GOAL OF THE EXERCISE:
The answer must consist solely of the lines from the line with "5b131d155f1 Beautiful Ivory" to the final line of the data below, reproduced exactly, pictures omitted.

STORED DATA:
------------------------------------

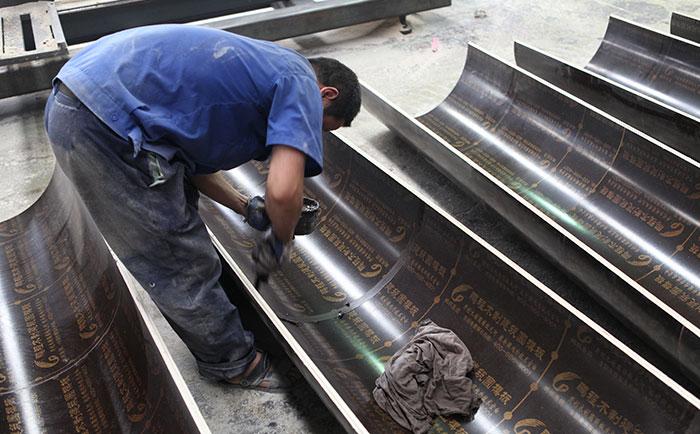 圆柱木模板内表面涂抹油剂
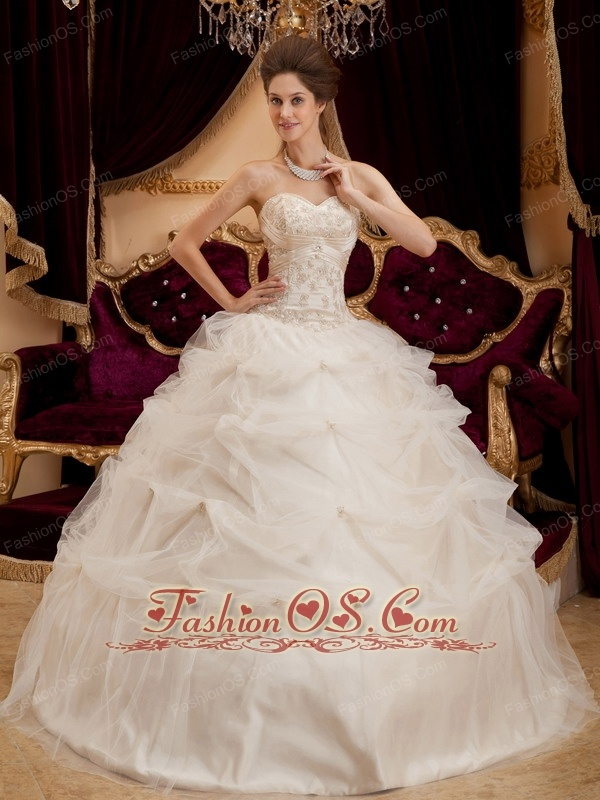 5b131d155f1 Beautiful Ivory Quinceanera Dress Sweetheart Satin and Organza ...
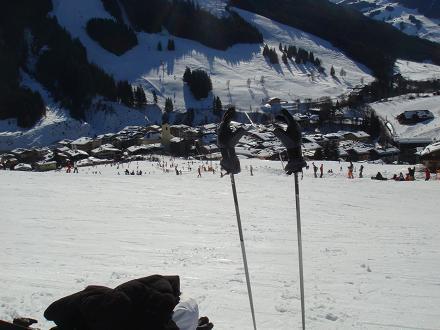 Het uitzicht richting Saalbach vanaf de piste, Oostenrijk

------------------------------------

ANSWER SECTION:
 5b131d155f1 Beautiful Ivory Quinceanera Dress Sweetheart Satin and Organza ...
 Het uitzicht richting Saalbach vanaf de piste, Oostenrijk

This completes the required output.